Al momento, il fronte ucraino di Mariupol sembra più compatto e resistente di quello di Debaltsevo, snodo cruciale per il controllo dell’est, dove i settemila soldati ucraini intrappolati da giorni starebbero per arrendersi ai separatisti. Sotto le ciminiere di questa ricca città portuale, invece, combattono, sì, gli uomini dello scalcagnato esercito di Kiev, ma lo fanno gomito a gomito con gli operai metallurgici che vogliono salvare la loro città dal ritorno dei ribelli e i paramilitari del battaglione “Azov”, formatosi nei giorni di Majdan e poi incorporato nella Guardia nazionale con decreto del ministro dell’Interno. Il battaglione è composto unicamente di volontari, tra i quali, quattro mesi fa, si è arruolato anche il giovane storico.
A chi accusa questo corpo di élite di avere una vocazione neonazista, Nicolai risponde: «Ma io sono da sempre socialdemocratico, e sono qui soltanto per salvare l’Ucraina dalle oscure e megalomani mire di Putin e di quei quattro ubriaconi di separatisti che lui munificamente foraggia. Diciamo che tra gli orrori di questo conflitto, mi sento più a mio agio, e più sicuro, tra i soldati del battaglione “Azov”, con le sue regole e con la sua disciplina, che tra quelli di un’unità ucraina di combattimento, magari comandata da un incapace o da un delinquente. È vero sono un patriota, ma che male c’è? E poi, credo che in guerra il senso di alcune parole perda automaticamente la sua componente retorica».

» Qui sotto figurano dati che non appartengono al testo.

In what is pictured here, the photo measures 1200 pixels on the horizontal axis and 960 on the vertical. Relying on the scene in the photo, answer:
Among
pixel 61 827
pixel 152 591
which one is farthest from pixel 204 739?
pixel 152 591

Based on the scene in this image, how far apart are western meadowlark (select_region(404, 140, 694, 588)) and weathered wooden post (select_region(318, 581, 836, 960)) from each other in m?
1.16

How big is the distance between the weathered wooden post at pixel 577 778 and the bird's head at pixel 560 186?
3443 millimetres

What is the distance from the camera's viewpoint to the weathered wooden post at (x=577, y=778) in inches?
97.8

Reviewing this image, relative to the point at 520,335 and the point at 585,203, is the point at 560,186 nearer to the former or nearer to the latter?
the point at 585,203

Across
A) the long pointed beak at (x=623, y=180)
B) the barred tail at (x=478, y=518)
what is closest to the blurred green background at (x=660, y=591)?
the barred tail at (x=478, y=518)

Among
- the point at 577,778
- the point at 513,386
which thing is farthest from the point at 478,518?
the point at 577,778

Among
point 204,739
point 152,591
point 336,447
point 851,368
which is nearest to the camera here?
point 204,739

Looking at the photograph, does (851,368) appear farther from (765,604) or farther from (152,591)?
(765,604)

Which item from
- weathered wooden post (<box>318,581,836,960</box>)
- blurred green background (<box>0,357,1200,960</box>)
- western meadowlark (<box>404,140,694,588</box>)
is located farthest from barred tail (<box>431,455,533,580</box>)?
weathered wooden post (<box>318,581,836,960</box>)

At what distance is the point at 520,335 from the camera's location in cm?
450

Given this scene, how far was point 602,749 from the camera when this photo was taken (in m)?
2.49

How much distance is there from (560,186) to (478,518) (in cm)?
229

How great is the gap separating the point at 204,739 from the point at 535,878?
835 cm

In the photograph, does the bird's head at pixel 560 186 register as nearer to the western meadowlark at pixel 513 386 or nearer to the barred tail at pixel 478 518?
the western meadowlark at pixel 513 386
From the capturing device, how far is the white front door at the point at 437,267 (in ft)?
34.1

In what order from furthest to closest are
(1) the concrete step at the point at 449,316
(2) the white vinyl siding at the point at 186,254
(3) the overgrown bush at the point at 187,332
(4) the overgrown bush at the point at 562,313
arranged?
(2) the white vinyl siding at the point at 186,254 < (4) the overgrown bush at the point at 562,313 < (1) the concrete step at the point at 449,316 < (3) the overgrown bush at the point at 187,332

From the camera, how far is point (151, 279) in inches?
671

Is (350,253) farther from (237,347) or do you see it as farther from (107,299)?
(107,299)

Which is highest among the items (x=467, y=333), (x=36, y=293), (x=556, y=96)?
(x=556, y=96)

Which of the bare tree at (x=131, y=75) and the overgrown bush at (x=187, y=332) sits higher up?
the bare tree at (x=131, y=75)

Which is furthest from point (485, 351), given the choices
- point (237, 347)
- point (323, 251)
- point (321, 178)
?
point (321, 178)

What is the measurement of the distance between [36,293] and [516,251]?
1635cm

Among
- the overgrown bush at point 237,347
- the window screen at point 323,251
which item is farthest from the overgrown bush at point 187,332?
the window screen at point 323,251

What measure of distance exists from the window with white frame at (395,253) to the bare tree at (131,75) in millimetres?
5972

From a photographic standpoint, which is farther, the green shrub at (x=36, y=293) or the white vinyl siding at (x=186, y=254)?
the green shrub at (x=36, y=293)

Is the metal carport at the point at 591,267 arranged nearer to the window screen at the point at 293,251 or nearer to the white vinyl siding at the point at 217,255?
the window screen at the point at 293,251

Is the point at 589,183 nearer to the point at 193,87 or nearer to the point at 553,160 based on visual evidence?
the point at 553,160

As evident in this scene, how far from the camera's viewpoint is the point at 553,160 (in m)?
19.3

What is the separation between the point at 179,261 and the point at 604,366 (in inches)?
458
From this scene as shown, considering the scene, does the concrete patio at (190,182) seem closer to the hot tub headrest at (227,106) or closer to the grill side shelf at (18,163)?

Il battaglione “Azov” ha sede nella città costiera di Urzuf, quaranta chilometri a sud-ovest di Mariupol. Ora, è proprio a Mariupol che, il 13 giugno scorso, il reparto ha avuto il suo battesimo del fuoco con la “liberazione” del grosso porto industriale, occupato dai separatisti. «In realtà, a riconquistare Mariupol furono soprattutto gli operai, stufi di avere il municipio in mano ai ribelli, che hanno disperso in una mattinata», racconta lo storico-paramilitare.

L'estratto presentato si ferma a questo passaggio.